Brief 1:
Transcribe the battery company's financing passage word for word, starting at "The Company intends" and ending at "next two years.".
Brief 2:
In the battery company's financing passage, list every country or region named as a place where the company's discussions are continuing.

Selected passage:
Start

The Company intends to finance the overall estimated $22 million total capital
equipment and operating expense required to bring the Company to the initial
commercial production stage at approximately the end of 1998 (which $22 million
includes the aforementioned estimated $7.5 million cost of the pilot
manufacturing facility and $2 million for equipment purchases) by means of
private and/or public equity or debt financings during the next two years.

        The Company does not currently have sufficient cash to achieve all its
development and production objectives, including the 1998 installation of the
pilot manufacturing line and repayment of the Convertible Notes and $2 million
for equipment purchases. As noted above (See "Liquidity, Capital Resources, and
Financial Condition") the Company believes that as of March 31, 1997 it has
sufficient capital resources to meet the Company's needs and satisfy the
Company's obligations through approximately June 1997 based on the Company's
current strategies and subject to the uncertainties discussed in this report. In
order to raise sufficient capital for its future growth and repayment of the
Convertible Notes discussed above, the Company will be required to sell
additional debt or equity securities. Such new capital is planned to be sought
from several sources, including strategic partners, although the Company has no
commitments for new capital as of the date of this report. The Company is also
seeking to raise additional capital for its activities beyond 1997, which may
result in further dilution to the Company's existing stockholders. The Company
will seek to expand its strategic alliances which would provide capital from
joint development programs, license fees or an additional equity investment.
Discussions are continuing with companies in Japan, Korea, Europe and the United
States. However, there can be no assurances that additional capital will be
available to the Company on a timely basis or on acceptable terms. In addition,
there can be no assurance that the Company will be able to meet the
technological objectives and/or satisfy the capital requirements that the
Company believes are necessary to convert battery technology into successful
commercial products. There can be no assurance that the Company's products will
generate any revenues, will not encounter technical problems when used, will be
successfully marketed, will be produced at a competitive cost, or will achieve
customer acceptance or, if commercial products are developed and revenues
produced, that the Company will be profitable. The likelihood of the success of
the Company must be weighed against the problems, expenses, difficulties,
complications and delays frequently encountered in developing and marketing a
new product.

                                                                       Page 17

<PAGE>   18
                                    PART II
                               OTHER INFORMATION


ITEM 1. LEGAL PROCEEDINGS.

End

Record set:

Start

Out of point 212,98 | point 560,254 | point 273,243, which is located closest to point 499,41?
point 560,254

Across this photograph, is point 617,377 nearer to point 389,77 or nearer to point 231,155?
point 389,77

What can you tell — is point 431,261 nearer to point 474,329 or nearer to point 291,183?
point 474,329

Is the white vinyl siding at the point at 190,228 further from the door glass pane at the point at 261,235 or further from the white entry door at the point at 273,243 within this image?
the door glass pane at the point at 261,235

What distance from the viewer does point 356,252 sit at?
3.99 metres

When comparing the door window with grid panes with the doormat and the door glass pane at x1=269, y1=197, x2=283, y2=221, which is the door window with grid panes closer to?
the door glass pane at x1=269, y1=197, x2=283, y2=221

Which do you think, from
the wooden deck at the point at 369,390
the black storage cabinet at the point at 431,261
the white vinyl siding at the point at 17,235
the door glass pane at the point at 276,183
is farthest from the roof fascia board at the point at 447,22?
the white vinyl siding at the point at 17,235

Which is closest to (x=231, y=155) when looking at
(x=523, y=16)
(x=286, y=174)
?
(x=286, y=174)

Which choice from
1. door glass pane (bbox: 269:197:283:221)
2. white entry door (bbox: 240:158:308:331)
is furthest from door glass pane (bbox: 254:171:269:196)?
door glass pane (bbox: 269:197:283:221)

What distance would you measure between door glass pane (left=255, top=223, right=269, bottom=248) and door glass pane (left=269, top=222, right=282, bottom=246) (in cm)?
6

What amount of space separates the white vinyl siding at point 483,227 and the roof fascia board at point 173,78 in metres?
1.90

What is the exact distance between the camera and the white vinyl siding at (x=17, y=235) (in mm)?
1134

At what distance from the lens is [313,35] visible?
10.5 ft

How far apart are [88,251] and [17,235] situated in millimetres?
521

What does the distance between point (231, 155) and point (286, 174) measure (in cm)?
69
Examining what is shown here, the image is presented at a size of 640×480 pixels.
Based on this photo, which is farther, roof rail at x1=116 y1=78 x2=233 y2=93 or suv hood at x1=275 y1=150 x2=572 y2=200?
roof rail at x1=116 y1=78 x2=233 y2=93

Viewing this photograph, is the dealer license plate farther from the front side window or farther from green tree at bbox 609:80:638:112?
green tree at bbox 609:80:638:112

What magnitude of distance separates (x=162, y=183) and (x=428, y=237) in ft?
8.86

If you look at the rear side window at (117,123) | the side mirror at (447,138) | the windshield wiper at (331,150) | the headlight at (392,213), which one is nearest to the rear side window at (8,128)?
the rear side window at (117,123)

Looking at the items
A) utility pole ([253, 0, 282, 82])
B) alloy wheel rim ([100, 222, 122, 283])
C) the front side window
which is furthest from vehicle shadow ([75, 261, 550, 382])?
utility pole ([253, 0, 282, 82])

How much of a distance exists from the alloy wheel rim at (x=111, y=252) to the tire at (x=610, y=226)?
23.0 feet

End

Full solution 1:
The Company intends to finance the overall estimated $22 million total capital
equipment and operating expense required to bring the Company to the initial
commercial production stage at approximately the end of 1998 (which $22 million
includes the aforementioned estimated $7.5 million cost of the pilot
manufacturing facility and $2 million for equipment purchases) by means of
private and/or public equity or debt financings during the next two years.

Full solution 2:
Japan, Korea, Europe, the United States